- _WHAT IS EXPECTED_
Every line of the listing below from the one with "Kimberly Name Limited" up to and including the one with "Schlage F40BRW619GRW Broadway" should be retyped exactly, and nothing else; pictures are not part of the copy.

[TASK INPUTS — start]

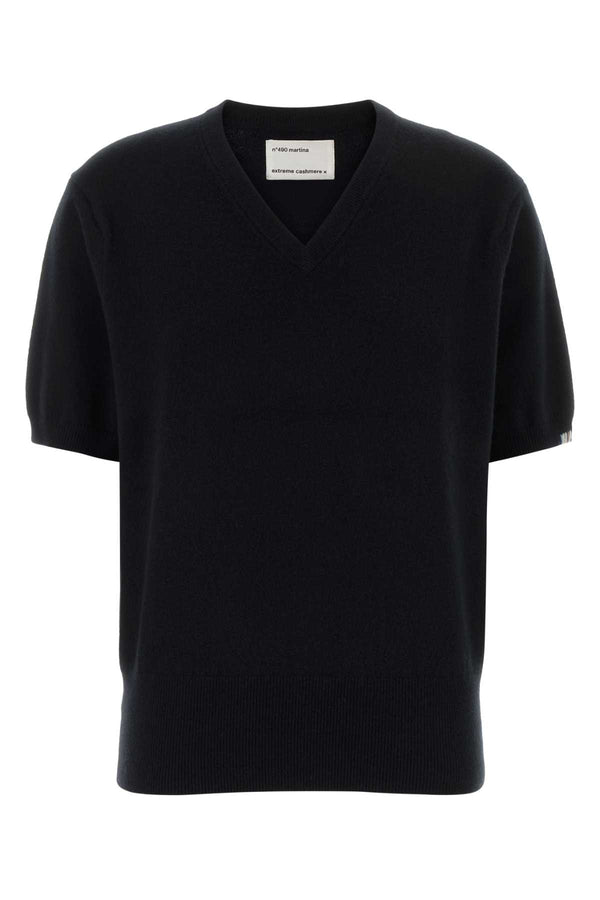 Black Stretch Cashmere Blend Nâ°490 Sweater Raven Maglieria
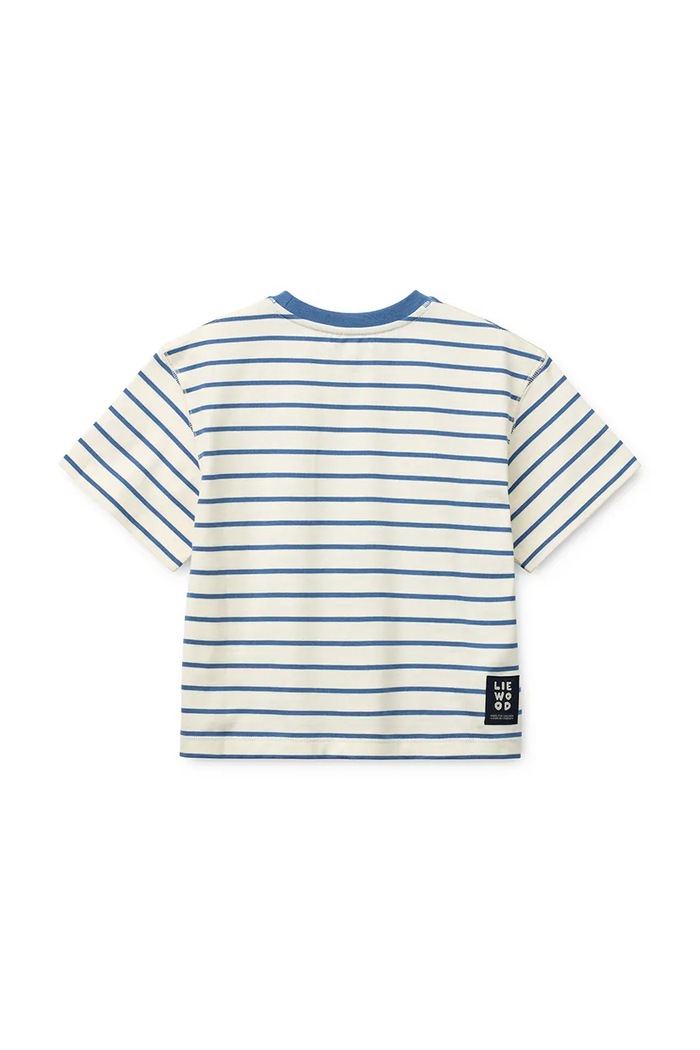 Detské bavlnené tričko Liewood Tyler Stripe SS T-shirt LW20725.PPY2 biela SS26
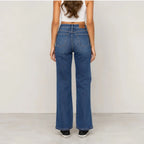 Women's Judy Blue Full Size High Waist Tummy Control Jeans back view featuring classic five-pocket styling, premium stretch denim, and a flattering high-rise fit.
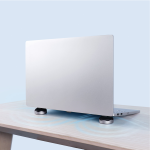 Portable laptop cooling base pad—desktop heightening stand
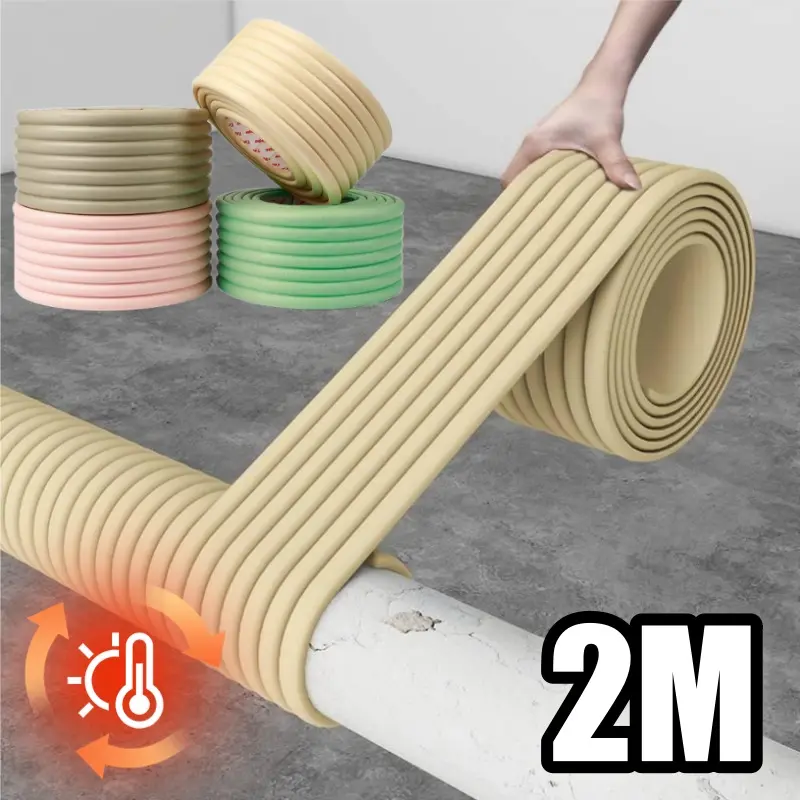 Self Adhesive Thick Sponge Foam Pipe Insulation Tape for Outdoor Water Pipe Freeze Prevention and Winter Thermal Protection Adhesive Waterproof Tape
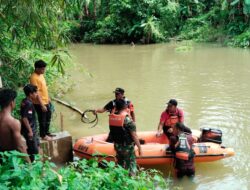 Tim Gabungan TNI-Polri, SAR, dan Warga Berhasil Temukan Korban Tenggelam di Sungai Ulim, Kabupaten Pidie Jaya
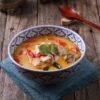 Thai Coconut Chicken Soup with Galangal and Lime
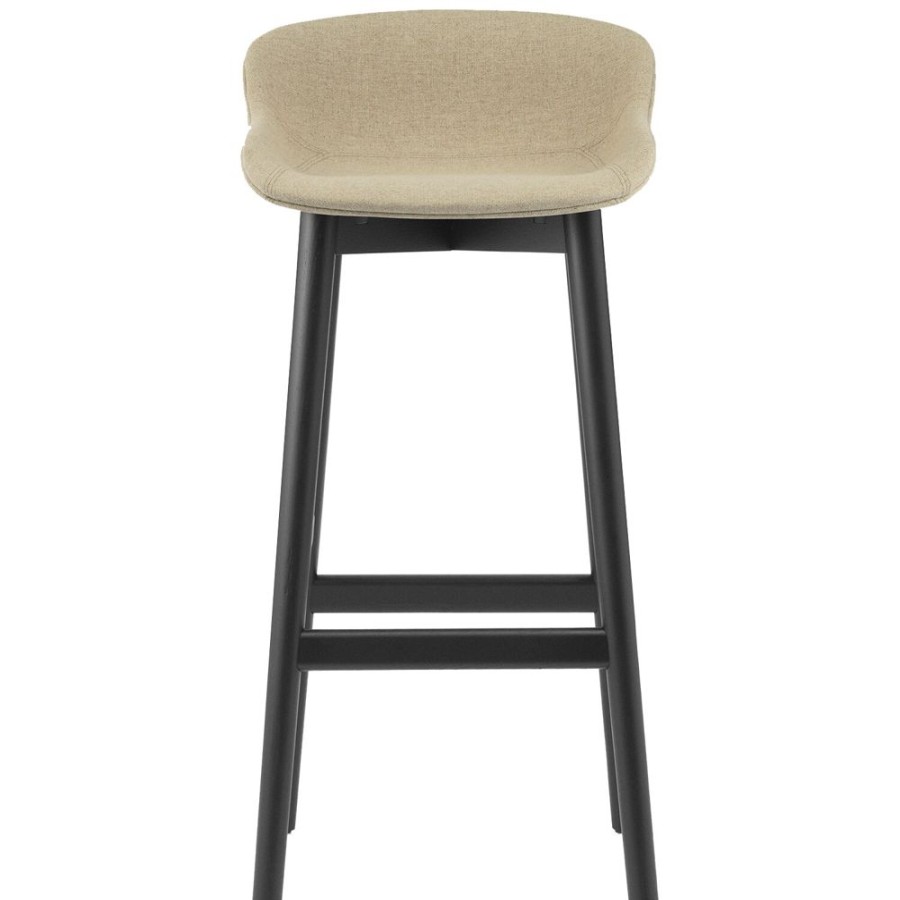 Mobler Normann Copenhagen Barstolar | Hyg Barstol 75 Cm, Sand / Svart Ek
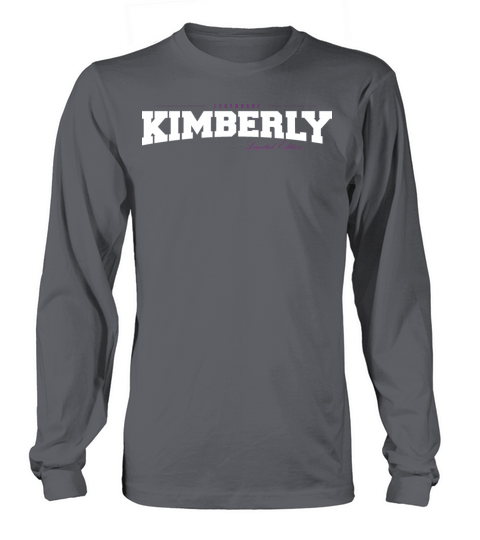 Kimberly Name Limited Edition Funny Retro Vintage Long sleeved Unisex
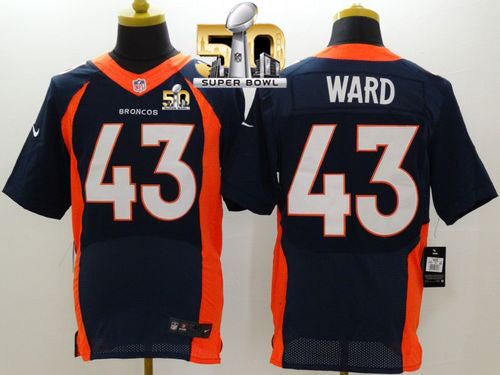 TJ Ward Denver Broncos navy Elite jersey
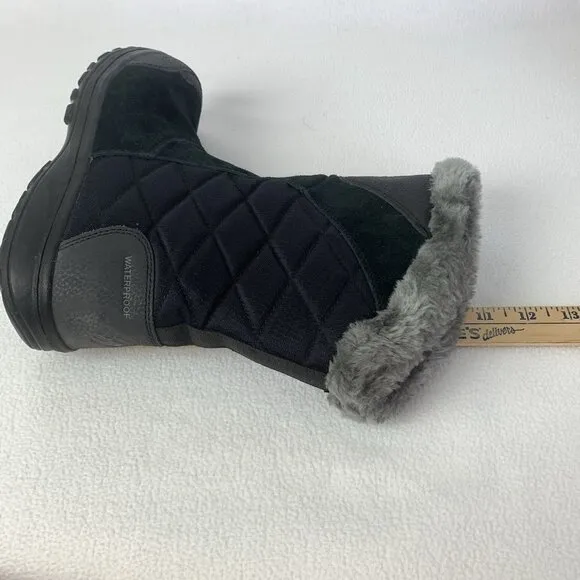Columbia Women's Ice Maiden Waterproof Snow Boots Black Size US 10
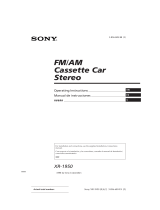 Sony XR-1950 User manual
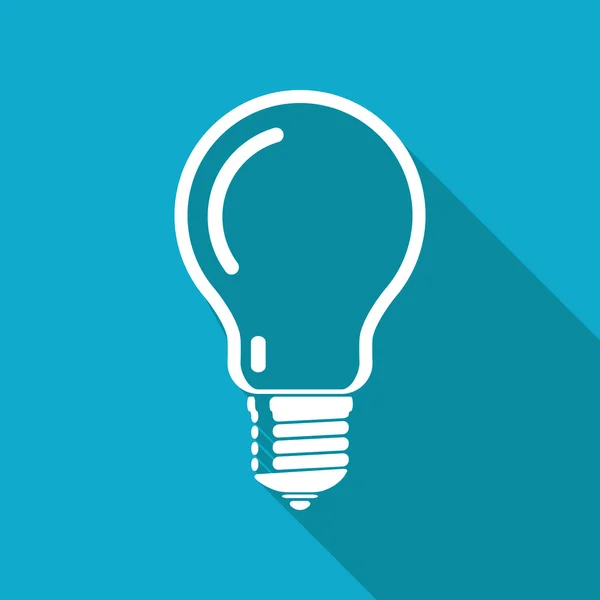 Flat lightbulb icon — Stock Vector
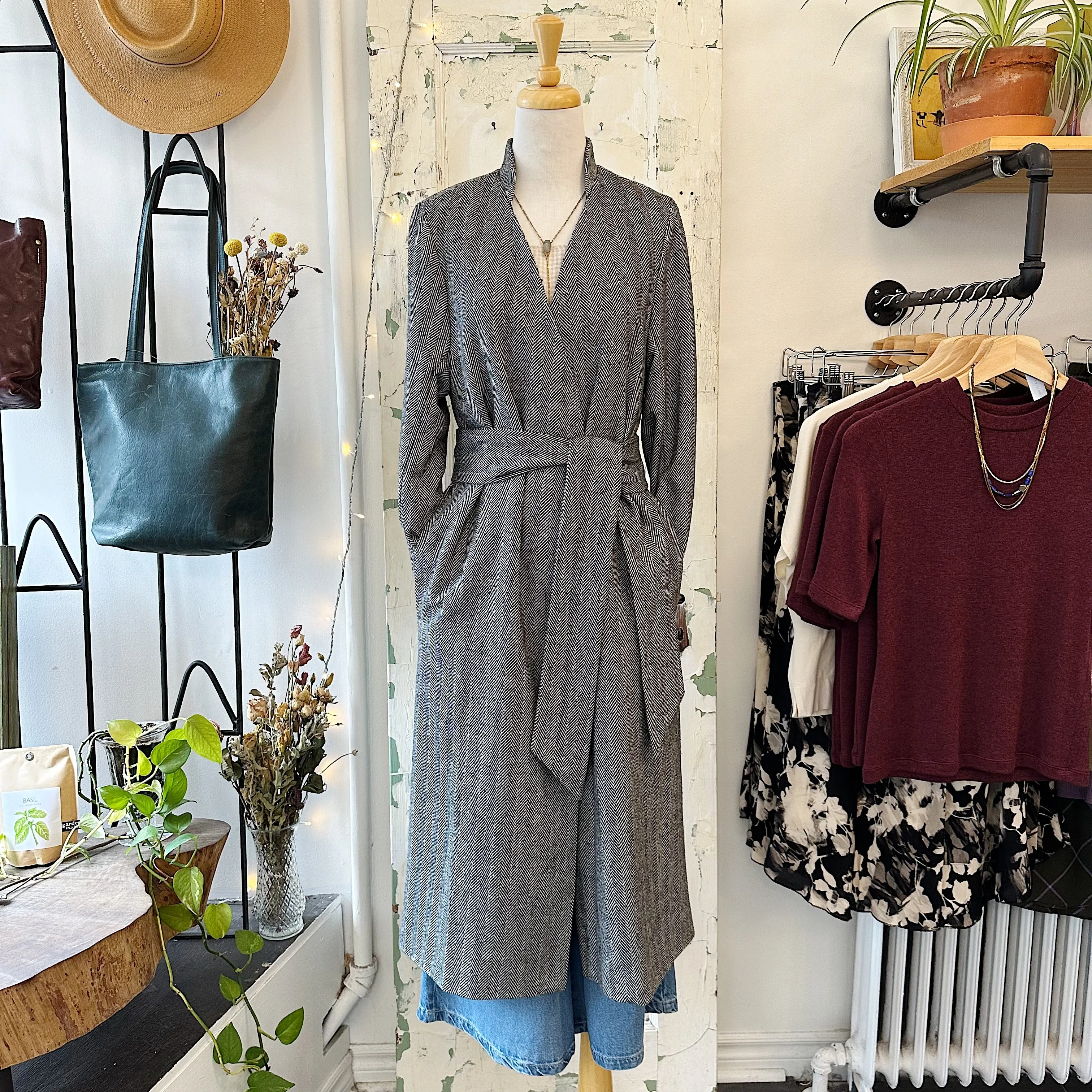 Bodybag by Jude // Dixon Coat Herringbone sold by Coal Miner's Daughter product image thumbnail 4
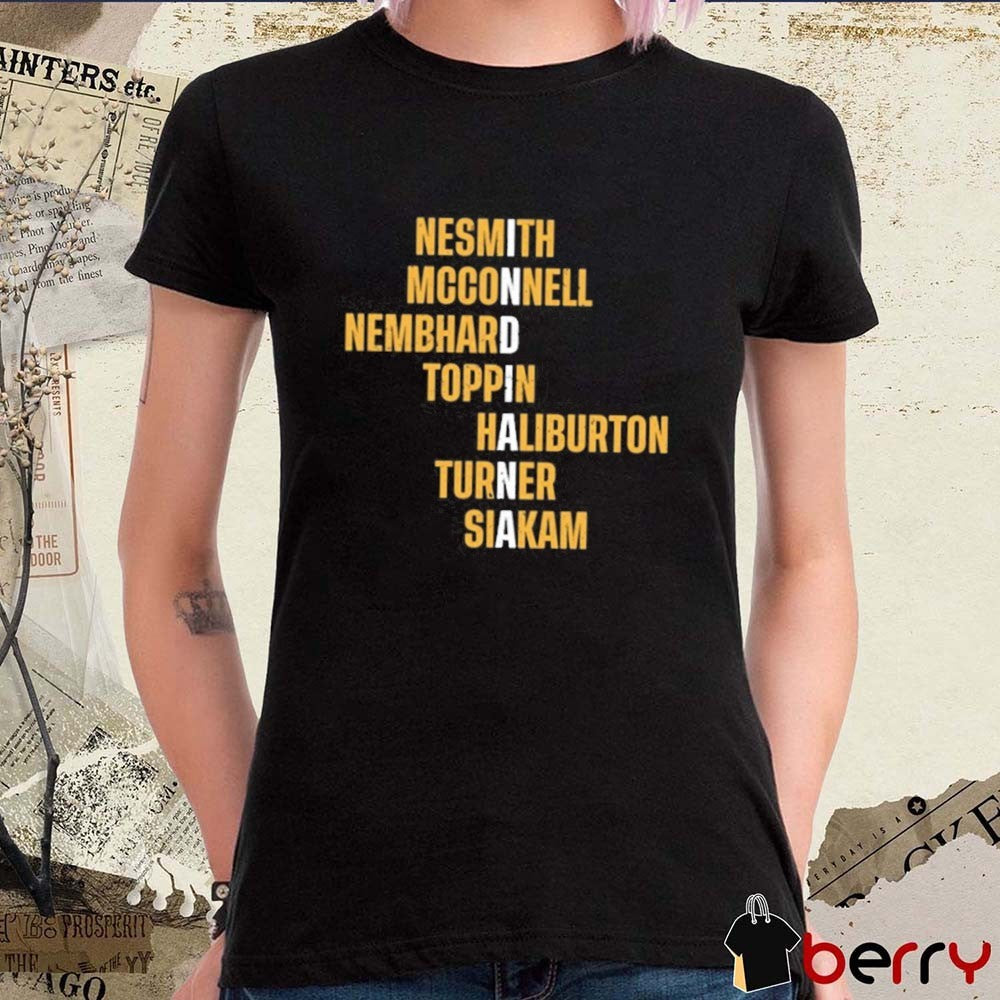 Indiana Pacers Basketball Nesmith Mcconnell Nembhard Toppin Haliburton Turner Siakam t-shirt
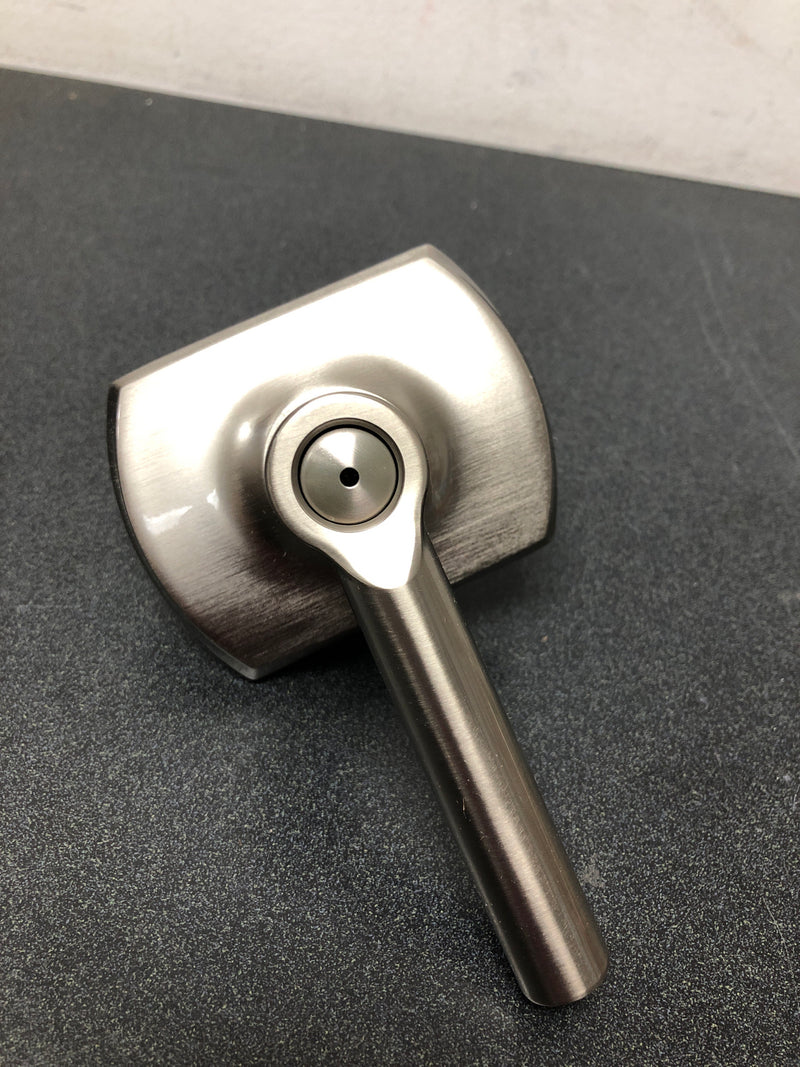 Schlage F40BRW619GRW Broadway Privacy Door Lever Set with Decorative Greenwich Trim - Satin Nickel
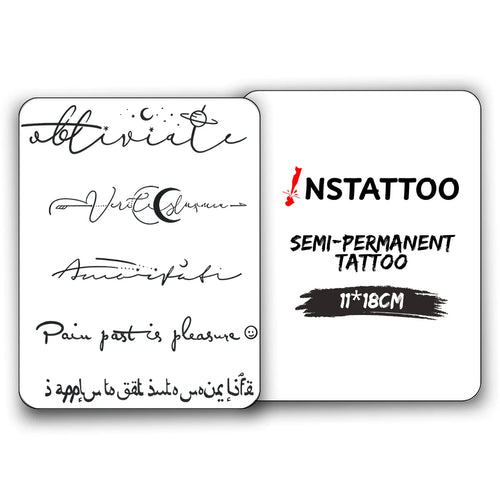 (5 Tattoo) U N I Q U E - Paket - Semi-Permanent Tattoo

[TASK INPUTS — finish]

- _THE COMPLETED TASK_
 Kimberly Name Limited Edition Funny Retro Vintage Long sleeved Unisex
 TJ Ward Denver Broncos navy Elite jersey
Columbia Women's Ice Maiden Waterproof Snow Boots Black Size US 10
 Sony XR-1950 User manual
 Flat lightbulb icon — Stock Vector
 Bodybag by Jude // Dixon Coat Herringbone sold by Coal Miner's Daughter product image thumbnail 4
 Indiana Pacers Basketball Nesmith Mcconnell Nembhard Toppin Haliburton Turner Siakam t-shirt
 Schlage F40BRW619GRW Broadway Privacy Door Lever Set with Decorative Greenwich Trim - Satin Nickel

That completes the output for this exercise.